WHAT’S THE STORY?

BBC News’s Scotland editor Sarah Smith has apologised for her wrong choice of words on News at Ten on Monday night when she said the First Minister had “enjoyed the opportunity to set her own lockdown rules”.

The daughter of the late Labour leader John Smith is actually one of the BBC’s better journalists – honest, she really is – who is held in some professional regard by her colleagues, even if some are not great personal fans.

The real problem for Smith on this occasion is that she let the Beeb side down with her unpleasantness towards Nicola Sturgeon, who has accepted her apology.

For although she has admitted that she meant to say “embraced”, she did say “enjoyed” and no amount of taking to Twitter with apologies will persuade people that she was not committing a Freudian slip and revealing the true mindset of the BBC and its Unionist cohorts.

Of course, she could have used the words uttered by, among others, Hillary Clinton and Diane Abbot and most famously, President Donald Trump, and said “I misspoke”, but she knew it was a bigger boo-boo than that, and at least she admitted it and apologised – many Unionist types never do.

OTHER ‘MISSPOKE’ MOMENTS?

AT the conclusion of Alex Salmond’s trial Smith’s face looked as if she was choking back an eructation of the dry boak as she informed viewers that the former First Minister and SNP leader had been cleared of all 13 charges against him.

As Paul “Wee Ginger Dug” Kavanagh wrote at the time: “Was it just me or did she seem to be barely containing her displeasure as she reported the verdict?” No Paul, it wasn’t just you. And to be fair, she was not alone in the Unionist mediacrity (sic) over the failure to see Salmond destroyed.

READ MORE: Sarah Smith sorry for report on Nicola Sturgeon's virus strategy

She was once accused by Jeremy Paxman, no less, of being “pushy” to which she replied that she was.

*****

--- WHAT YOU ARE ASKED TO DO ---
Copy the passage of the article on Sarah Smith's apology starting with "The daughter of" and going on through "great personal fans.", swapping "colleagues" for "peers".

--- THE DATA ---
*****

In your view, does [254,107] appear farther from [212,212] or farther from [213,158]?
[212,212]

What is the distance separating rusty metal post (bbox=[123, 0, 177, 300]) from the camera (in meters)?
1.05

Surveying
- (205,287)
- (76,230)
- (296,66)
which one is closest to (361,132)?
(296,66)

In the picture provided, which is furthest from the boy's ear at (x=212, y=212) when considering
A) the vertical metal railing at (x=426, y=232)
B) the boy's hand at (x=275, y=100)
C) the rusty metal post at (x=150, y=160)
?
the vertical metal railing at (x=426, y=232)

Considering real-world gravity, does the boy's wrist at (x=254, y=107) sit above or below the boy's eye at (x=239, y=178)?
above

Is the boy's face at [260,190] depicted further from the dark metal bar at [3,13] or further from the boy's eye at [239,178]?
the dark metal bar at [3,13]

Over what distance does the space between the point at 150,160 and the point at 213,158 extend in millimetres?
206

*****

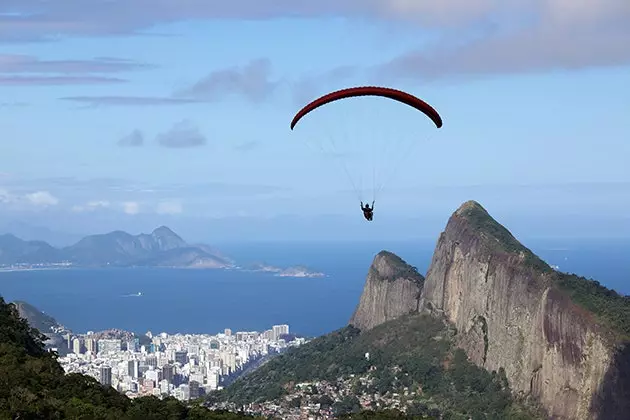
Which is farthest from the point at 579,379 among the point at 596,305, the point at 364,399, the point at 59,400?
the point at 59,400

*****

--- REPLY TO THE TASK ---
The daughter of the late Labour leader John Smith is actually one of the BBC’s better journalists – honest, she really is – who is held in some professional regard by her peers, even if some are not great personal fans.